Mean Shift for Clustering Functional Data: A Scalable Algorithm and Convergence Analysis
Ting-Li Chen, Toshinari Morimoto, Su-Yun Huang, Ruey S. Tsay
公開日: 2025/7/19
Abstract
This paper extends the mean shift algorithm from vector-valued data to functional data, enabling effective clustering in infinite-dimensional settings. To address the computational challenges posed by large-scale datasets, we introduce a fast stochastic variant that significantly reduces computational complexity. We provide a rigorous analysis of convergence for the full functional mean shift procedure, establishing theoretical guarantees for its behavior. For the stochastic variant, we provide some partial justification for its use by showing that it approximates the full algorithm well when the subset size is sufficiently large. The proposed method is validated both through simulation studies and through real-data analysis, including hourly Taiwan PM$_{2.5}$ measurements and Argo oceanographic profiles.
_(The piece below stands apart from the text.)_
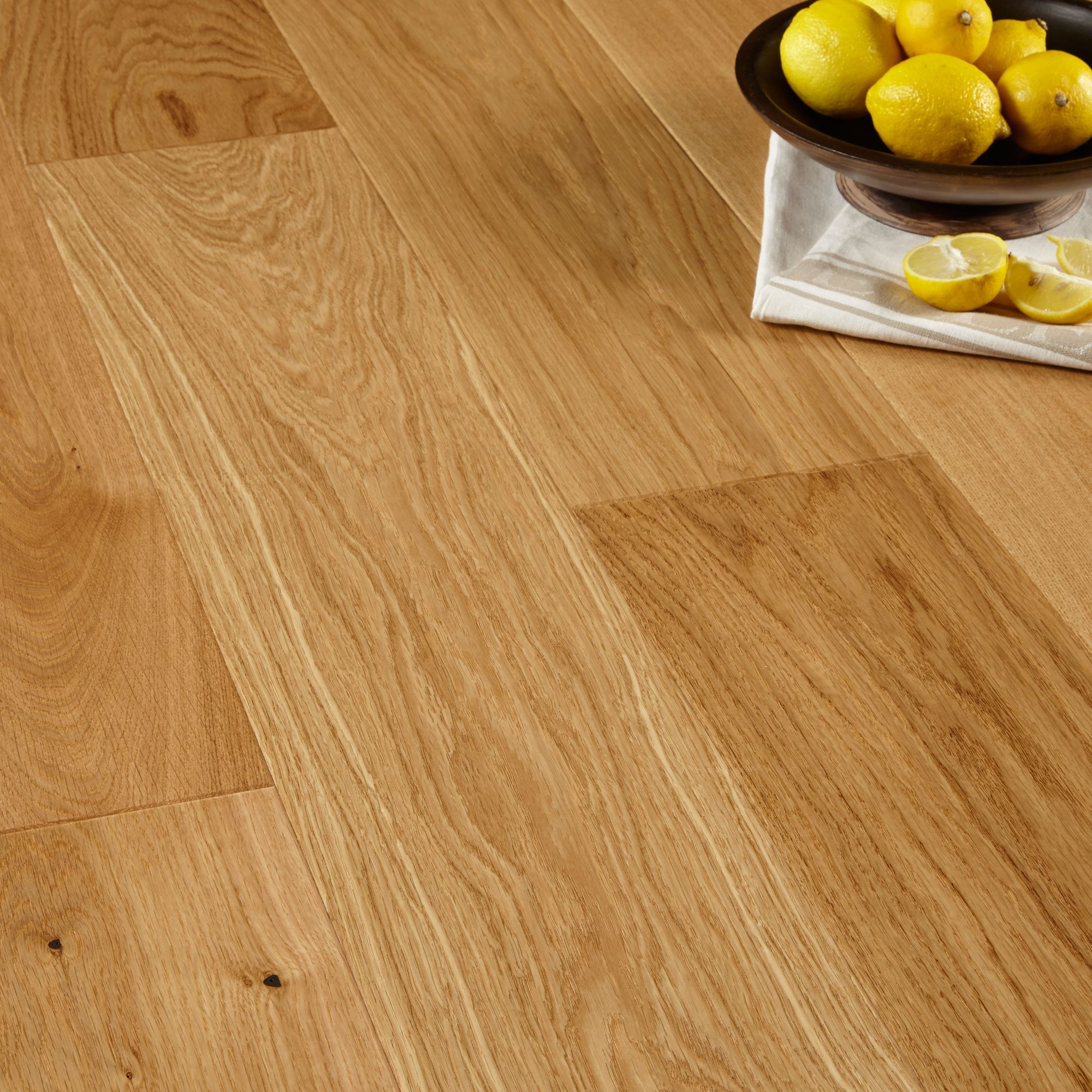 Colours Sotto Oak effect Wood Top layer flooring 1.37m² Pack ...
Our key contributions include: (1) a novel extension of the mean shift algorithm to functional data for clustering without the need to specify the number of clusters; (2) convergence analysis of the full functional mean shift algorithm in Hilbert space; (3) a scalable stochastic variant based on random partitioning, with partial theoretical justification; and (4) real-data applications demonstrating the method's scalability and practical usefulness.